**Questions on the material**
1. Render this sentence from the Miscellany archive below into Spanish: "The subject of this next project will be Harriet Beecher Stowe’s Uncle Tom’s Cabin."
2. Pick up the Miscellany archive below right after its final sentence and keep writing it.

**Provided text**
*** Begin section ***

Archive for category Miscellany
At the inauguration last Monday, President Obama provided a delicious petit four to the national digestion of a heady election year when he rebutted the central rhetorical flourish of Paul Ryan’s ideological case, the prototypical Randian rubric of “makers v. takers.”
Rand’s moment of ascendancy has passed now, and thank God for that, but I think this project was rightly timed, and now that the American zeitgeist is on to the next one, I’m going to do a sequel at my shiny new blog, TBETTINSON.COM.
The subject of this next project will be Harriet Beecher Stowe’s Uncle Tom’s Cabin. I won’t be taking a whole year on this book, more like a few months, but that will be enough time to tease some fruitful threads and follow them coincident with various political showdowns between our black president and the gilded-age nostalgics of our House of Representatives.
So make a quick visit to TBETTINSON.COM, then make frequent quick visits forever after. Come for the Cabin, and stay for the prose.
Due to a death in the family, I’m postponing this week’s posts until next week, when all my thoughts about Paul Ryan and Ayn Rand will no doubt be old hat already.
PREVIOUSLY: A conceptually interesting book got unbearably shitty because the author sucked at writing plot and character and dialogue and prose. A blogger took the scenic route through the narrative doldrums while biding his time for the return of thought-provoking material in Part Three.
Dagny is on the Transcon train heading west, staring out the window at a barren, abandoned landscape that used to be the American heartland. This is depressing as shit so she decides to leave her private car and get some fresh air to help her snap out of it.
But as soon as she steps out she finds the conductor trying to throw a hobo off the moving train in the middle of nowhere. The hobo clutches his hobo-bag of hobo-stuff like a comfort blanket, so Dagny knows he believes in private property and thus deserves to live. I wish I were making this up. She invites him to dine with her in her car.

*** End section ***

**Recorded data**
*** Begin section ***

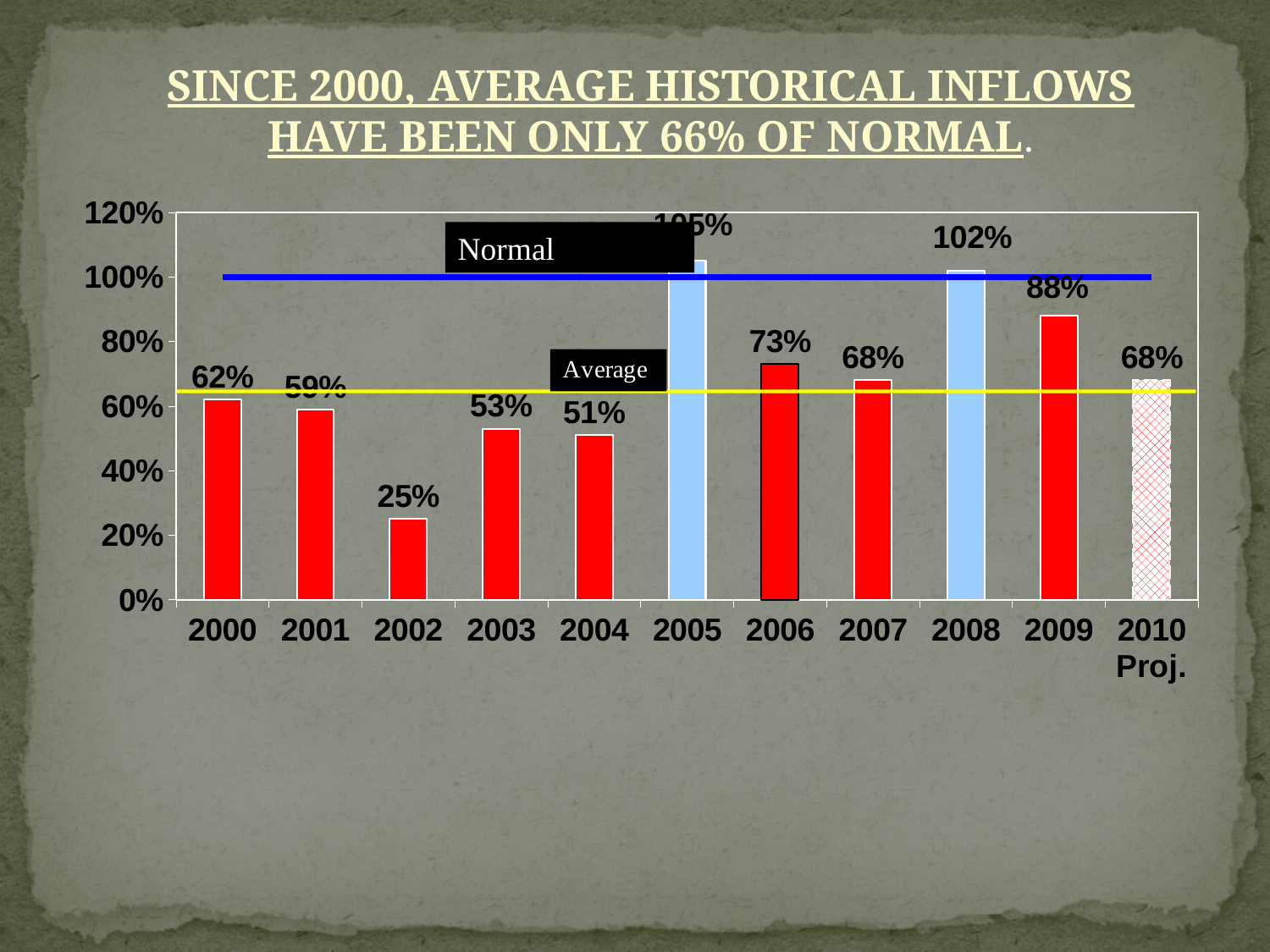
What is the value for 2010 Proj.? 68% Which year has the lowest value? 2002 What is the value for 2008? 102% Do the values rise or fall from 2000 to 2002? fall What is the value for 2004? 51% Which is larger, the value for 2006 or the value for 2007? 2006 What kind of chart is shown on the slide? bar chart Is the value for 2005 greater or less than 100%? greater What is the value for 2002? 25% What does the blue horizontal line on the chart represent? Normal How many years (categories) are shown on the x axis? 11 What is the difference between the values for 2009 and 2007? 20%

*** End section ***

**Answers for the tasks**
1. El tema de este próximo proyecto será La cabaña del tío Tom, de Harriet Beecher Stowe.

2.
The hobo has table manners and acts generally respectable. He’s headed west to find work, if there is any, since in the east the Unification Board has a complete stranglehold on employment decisions and you need to know somebody to get anywhere. As he recounts his tragic backstory, Hobo Code here mentions that once upon a time he held the same job for twenty years, and it was glorious. Then the founder died, the heirs took over, and the place went to shit. That’s right, Hobo Code was the foreman at GM! The very same GM where Dagny found the abandoned protoype of the ion drive!
Not only that, but Hobo reveals that it was he and the other employees at GM who coined the term “Who is John Galt?” Dagny’s ears perk up, but not mine, because I stopped giving a shit about this ‘mystery’ about four hundred pages ago.
Despite my disinterest, Hobo recaps the whole story of how GM got converted to a socialist pay system where the most able were exploited and the neediest were over-privileged. The specifics descend even further into ridiculousness this time around, like how the company forbid some dude from sending his kids to college, or how one guy was denied money for his record collection so that the company could pay some chick to get a gold-plated grill. I don’t even know where to start.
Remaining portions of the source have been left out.